Revocation takes effect on the next primitive call; a wrapper holding a stale reference cannot bypass it.
An always_deny policy overrides a held capability; a capability past its lifetime is denied.
An ask_each_time operation parks the process into WAITING_HUMAN and resumes the same action on approval, with no spurious tool failure.
Checkpoint and resume roll back state but not the audit record of an external effect.

Why it was worth doing

A quantitative harness makes the point in one number. We gave a single process full visibility of every tool, but capabilities for only a subset of resources, and had it attempt 11 protected operations.
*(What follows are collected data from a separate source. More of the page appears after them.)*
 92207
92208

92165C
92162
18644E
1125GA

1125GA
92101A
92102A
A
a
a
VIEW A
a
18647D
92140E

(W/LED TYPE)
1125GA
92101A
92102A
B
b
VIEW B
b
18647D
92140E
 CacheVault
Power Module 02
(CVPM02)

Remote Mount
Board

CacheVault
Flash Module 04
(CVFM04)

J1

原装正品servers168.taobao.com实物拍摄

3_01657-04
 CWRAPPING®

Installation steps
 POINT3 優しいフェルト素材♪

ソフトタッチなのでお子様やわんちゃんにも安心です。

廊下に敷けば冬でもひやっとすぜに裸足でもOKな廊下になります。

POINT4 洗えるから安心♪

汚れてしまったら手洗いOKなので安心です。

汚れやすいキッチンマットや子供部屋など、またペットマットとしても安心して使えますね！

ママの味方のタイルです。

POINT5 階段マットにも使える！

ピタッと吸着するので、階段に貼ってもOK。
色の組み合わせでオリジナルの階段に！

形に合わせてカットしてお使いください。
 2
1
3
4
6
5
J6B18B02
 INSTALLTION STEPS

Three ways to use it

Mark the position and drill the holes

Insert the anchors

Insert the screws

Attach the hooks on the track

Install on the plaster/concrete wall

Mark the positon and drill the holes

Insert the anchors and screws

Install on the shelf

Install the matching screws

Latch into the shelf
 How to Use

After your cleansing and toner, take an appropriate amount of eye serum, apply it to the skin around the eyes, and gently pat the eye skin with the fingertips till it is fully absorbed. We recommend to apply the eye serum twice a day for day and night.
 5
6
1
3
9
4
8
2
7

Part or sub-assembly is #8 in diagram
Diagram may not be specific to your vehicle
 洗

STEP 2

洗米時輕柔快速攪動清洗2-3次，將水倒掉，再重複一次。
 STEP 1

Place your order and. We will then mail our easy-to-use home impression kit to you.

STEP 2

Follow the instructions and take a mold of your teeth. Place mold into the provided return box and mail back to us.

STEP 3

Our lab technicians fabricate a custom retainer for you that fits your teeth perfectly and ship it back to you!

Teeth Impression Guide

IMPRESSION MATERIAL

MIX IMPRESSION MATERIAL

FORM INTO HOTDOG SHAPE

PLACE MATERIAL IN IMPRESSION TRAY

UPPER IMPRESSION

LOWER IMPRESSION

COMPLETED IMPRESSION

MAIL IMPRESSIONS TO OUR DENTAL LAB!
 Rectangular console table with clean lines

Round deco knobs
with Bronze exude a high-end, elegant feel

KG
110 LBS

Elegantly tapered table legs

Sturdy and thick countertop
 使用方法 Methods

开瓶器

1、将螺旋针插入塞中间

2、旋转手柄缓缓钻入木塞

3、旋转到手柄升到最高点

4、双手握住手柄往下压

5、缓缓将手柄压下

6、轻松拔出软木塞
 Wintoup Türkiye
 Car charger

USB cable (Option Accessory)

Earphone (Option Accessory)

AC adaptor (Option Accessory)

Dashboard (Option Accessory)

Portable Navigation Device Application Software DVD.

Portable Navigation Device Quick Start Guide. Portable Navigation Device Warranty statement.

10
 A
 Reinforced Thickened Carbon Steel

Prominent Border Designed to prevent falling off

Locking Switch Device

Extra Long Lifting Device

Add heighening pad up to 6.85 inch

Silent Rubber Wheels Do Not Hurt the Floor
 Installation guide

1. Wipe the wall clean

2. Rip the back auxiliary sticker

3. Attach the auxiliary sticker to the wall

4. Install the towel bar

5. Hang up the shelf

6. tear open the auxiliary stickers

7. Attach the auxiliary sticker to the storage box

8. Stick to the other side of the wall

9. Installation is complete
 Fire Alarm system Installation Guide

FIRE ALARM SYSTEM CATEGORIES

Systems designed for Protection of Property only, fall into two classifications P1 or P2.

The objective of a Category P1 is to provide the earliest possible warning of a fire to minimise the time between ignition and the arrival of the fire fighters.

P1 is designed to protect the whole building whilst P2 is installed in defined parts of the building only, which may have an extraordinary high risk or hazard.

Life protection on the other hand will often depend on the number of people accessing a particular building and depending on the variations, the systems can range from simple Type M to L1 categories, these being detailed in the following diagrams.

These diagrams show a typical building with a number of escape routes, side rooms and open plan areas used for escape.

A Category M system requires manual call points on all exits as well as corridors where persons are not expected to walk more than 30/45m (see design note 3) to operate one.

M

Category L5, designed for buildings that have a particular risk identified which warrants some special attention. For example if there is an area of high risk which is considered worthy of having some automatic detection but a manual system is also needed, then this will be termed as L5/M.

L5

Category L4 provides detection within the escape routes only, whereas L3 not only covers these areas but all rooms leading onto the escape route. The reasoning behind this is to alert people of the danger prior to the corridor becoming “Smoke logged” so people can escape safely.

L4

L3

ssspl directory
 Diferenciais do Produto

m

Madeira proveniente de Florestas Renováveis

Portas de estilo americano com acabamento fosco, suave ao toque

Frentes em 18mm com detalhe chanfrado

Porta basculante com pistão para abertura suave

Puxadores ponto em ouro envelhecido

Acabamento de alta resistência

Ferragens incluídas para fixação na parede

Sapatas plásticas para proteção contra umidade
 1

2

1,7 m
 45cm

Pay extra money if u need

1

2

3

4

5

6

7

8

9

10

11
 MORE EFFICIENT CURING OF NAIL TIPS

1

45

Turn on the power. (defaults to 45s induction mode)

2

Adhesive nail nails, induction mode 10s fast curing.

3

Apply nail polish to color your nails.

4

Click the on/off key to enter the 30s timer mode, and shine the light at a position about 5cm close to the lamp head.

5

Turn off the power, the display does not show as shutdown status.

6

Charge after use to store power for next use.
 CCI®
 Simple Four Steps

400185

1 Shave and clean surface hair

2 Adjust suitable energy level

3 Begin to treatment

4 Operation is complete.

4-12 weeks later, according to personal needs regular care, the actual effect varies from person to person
Four were allowed (it held the capability), seven were stopped dead at the primitive boundary despite the tools being fully visible and invocable, and one parked for a human and then completed on approval. 64 per cent of attempts were refused by capabilities, not by the model choosing to behave. Every authority decision left an audit record: 13 records, 7 of them denials.

This is the design a regulated buyer can actually sign off. An FCA firm, a Local Authority, or the ICO cannot accept "the agent was told not to". They can accept authority that is scoped, checked in code, revocable mid-run, and audited at every edge. That is the same model as Workloft's AP2 mandates: authority is a signed, scoped, revocable capability, not a tool you happen to be holding.

What's still off

This is a single-process, deterministic reproduction with a logical clock, no LLM in the loop, and no Deno JIT tool sandbox. It reproduces the authority model and the scheduler semantics, which is the part of the paper we wanted to falsify, not the full multi-process TypeScript pipeline. We are not claiming a production runtime. We are claiming that the paper's core invariant is real, mechanical, and runs in under a second, and that it matches the boundary we already draw for sovereign work.

What's now in the stack

agentlibos — a runnable capability-controlled runtime (process, capabilities, object memory, primitives, scheduler, audit).
tests/test_authority_boundary.py — 9 falsifiable claims, all passing.
bench.py — the authority-boundary metric (64% of attempts refused at the primitive).
Public reproduction in the Workloft ships mirror on GitHub.